Alsancak Garı, Anadolu’daki ilk demiryolu hattı olan İzmir-Aydın demiryolu
hattının başlangıç noktasıydı. 1858’de hizmete giren demiryolu, İzmir
hinterlandından tarım ürünlerini o dönemde şimdiki adı Pasaport olan limana
ulaştırmayı amaçlıyordu. Bu amaçla oluşturulan ulaşım ağının tam ortasındaydı;
Ege’nin tarımsal ürünleri Alsancak Garı’nı getiriliyor, oradan limana yine
demiryolu ile taşınıyordu. Anadolu’nun ilk istasyonu ise Alsancak değil, 1857’de
yapılan Kemer istasyonuydu; yani deve kervanlarıyla gelen ticari ürünlerin kente
giriş yaptığı, şimdi ne yazık ki yıkılmış olan Kervan Köprüsü’nün bulunduğu yer.

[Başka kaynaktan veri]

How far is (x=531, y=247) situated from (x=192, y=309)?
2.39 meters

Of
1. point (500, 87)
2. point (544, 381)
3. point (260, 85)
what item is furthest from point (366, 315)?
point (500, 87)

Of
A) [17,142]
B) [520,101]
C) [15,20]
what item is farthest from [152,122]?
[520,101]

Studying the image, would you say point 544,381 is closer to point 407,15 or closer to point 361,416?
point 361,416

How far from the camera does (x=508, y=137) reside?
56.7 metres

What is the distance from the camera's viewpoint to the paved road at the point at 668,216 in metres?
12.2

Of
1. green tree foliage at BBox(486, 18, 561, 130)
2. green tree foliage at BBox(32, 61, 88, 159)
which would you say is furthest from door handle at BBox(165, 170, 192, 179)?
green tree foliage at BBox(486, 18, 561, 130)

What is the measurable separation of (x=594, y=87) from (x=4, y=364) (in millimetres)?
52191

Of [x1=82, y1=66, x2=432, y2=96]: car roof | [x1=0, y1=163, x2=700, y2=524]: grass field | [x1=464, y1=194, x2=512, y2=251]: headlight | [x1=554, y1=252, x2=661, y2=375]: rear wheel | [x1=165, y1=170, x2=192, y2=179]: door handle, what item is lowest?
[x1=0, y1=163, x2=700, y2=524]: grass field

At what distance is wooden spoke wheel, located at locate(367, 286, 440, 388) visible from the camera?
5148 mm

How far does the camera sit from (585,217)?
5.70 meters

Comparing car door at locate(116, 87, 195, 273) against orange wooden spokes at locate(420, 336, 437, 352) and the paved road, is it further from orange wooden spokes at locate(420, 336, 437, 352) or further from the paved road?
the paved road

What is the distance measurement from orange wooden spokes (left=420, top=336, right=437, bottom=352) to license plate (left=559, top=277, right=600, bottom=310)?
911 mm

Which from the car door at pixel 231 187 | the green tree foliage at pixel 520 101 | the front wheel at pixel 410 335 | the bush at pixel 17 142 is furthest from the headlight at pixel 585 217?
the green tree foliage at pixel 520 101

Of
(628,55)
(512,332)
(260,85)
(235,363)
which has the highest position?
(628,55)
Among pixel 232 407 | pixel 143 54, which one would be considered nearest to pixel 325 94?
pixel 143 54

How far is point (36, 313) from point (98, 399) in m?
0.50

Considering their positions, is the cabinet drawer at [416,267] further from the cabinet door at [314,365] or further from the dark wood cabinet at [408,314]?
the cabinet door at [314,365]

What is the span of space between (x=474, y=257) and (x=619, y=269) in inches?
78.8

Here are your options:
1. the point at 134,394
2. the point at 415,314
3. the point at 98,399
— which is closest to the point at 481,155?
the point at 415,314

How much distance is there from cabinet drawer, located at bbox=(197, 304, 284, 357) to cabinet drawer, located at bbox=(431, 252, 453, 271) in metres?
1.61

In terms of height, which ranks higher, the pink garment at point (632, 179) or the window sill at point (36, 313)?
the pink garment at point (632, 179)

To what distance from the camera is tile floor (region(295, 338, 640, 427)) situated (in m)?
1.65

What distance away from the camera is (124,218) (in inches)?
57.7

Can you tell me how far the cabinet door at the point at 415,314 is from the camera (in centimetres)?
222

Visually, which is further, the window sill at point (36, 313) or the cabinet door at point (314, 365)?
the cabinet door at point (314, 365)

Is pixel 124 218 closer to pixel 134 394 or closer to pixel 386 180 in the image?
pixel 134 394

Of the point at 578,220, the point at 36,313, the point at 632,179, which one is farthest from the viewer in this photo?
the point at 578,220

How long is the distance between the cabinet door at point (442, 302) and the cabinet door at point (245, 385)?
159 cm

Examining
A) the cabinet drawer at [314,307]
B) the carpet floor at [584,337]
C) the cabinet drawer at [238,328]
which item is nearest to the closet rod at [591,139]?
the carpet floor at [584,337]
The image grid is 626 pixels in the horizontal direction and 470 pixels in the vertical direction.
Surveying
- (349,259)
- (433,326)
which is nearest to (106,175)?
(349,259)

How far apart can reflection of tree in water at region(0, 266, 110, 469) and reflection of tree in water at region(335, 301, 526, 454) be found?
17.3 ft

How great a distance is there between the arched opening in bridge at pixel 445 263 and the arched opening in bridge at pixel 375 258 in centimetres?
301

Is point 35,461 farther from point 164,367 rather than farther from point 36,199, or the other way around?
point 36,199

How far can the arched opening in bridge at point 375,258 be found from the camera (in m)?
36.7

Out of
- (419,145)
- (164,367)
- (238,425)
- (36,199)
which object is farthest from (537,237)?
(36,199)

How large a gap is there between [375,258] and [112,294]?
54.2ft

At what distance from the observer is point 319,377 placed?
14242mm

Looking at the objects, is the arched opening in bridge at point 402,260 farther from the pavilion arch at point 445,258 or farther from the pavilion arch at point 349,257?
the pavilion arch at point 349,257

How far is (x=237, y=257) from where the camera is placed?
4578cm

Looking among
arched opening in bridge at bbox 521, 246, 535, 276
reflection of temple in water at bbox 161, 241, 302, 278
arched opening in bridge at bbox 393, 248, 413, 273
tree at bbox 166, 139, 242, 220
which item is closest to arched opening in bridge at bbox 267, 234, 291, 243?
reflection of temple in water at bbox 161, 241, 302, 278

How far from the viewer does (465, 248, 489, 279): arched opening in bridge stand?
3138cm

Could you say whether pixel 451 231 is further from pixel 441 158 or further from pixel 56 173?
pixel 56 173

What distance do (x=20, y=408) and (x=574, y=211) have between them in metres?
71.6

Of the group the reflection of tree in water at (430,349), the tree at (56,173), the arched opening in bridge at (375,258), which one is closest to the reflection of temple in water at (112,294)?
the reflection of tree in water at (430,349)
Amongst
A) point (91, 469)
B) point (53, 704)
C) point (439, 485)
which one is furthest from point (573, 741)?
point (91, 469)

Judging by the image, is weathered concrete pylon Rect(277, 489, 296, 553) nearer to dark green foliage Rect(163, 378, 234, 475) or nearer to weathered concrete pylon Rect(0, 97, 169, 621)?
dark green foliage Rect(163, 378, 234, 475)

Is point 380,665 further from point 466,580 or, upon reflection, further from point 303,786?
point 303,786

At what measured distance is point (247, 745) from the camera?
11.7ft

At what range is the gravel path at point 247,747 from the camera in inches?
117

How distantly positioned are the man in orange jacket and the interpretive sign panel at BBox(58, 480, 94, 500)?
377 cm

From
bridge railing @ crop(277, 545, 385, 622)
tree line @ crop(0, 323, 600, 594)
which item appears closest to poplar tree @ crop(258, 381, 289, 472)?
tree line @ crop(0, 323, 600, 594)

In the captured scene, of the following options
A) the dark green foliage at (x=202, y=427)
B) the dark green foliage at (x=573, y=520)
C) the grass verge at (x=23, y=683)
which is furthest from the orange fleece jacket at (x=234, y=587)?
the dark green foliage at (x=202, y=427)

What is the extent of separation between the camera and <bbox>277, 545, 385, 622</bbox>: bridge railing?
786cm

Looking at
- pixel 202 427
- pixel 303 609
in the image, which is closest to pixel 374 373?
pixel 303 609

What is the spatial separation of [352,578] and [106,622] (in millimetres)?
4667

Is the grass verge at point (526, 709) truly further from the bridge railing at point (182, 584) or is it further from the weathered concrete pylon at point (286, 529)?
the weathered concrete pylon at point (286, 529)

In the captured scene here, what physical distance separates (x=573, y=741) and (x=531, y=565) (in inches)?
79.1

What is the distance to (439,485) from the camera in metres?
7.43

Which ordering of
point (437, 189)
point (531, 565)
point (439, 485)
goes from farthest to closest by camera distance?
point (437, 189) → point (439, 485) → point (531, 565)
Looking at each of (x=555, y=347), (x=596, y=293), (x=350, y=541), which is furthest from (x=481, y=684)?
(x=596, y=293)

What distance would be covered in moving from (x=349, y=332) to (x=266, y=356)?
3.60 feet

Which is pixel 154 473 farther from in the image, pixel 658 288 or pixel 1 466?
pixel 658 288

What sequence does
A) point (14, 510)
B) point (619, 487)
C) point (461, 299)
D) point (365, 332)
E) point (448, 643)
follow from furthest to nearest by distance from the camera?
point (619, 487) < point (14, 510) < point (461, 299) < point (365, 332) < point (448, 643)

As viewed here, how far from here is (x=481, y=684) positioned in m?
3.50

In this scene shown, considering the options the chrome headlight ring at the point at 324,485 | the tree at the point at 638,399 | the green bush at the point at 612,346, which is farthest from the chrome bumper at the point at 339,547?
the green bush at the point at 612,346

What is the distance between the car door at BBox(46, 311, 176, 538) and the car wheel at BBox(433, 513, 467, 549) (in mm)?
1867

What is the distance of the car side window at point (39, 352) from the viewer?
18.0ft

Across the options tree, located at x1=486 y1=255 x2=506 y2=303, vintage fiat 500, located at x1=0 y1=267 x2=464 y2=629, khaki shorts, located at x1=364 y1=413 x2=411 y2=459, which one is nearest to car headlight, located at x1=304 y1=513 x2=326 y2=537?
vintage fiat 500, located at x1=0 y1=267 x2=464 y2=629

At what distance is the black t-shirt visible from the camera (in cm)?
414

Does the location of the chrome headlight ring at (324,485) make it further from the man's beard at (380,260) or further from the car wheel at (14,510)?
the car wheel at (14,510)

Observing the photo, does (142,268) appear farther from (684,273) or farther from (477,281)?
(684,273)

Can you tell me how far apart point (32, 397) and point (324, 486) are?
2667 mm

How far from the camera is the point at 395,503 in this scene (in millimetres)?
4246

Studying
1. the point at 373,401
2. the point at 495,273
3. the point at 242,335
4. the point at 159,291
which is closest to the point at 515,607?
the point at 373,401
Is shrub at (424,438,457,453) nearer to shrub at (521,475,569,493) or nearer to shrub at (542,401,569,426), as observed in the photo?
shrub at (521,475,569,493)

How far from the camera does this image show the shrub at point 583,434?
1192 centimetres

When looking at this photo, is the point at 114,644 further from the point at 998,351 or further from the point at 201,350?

Kısaca her şey ticaretin kapasitesini artıracak daha hızlı bir ulaşım ağının
oluşturulması içindi.
Alsancak Garı’nın yeri özellikle deniz kenarına yakın seçilmişti. 1869
yılında Pasaport doldurularak liman inşaatına başlandı. 1876 yılında tamamlanan
liman, 1877’de işletmeye açıldı. Bugünkü adıyla Konak Piere ve gümrük karakol
binaları bu liman için yapılan binalardı.
TRAFİK...
Pasaport’taki limanın tamamlanmasıyla tarifeli yük ve yolcu seferlerinin
sayısı artmıştı. Bu yoğun trafik, hem garın var olan binasını zorluyor hem de
kent içindeki ulaşımı etkiliyordu. Bu size günümüzde Alsancak Limanı’nın
trafiğin tıkanmasına yol açtığı yakınmalarını hatırlatmıyor mu?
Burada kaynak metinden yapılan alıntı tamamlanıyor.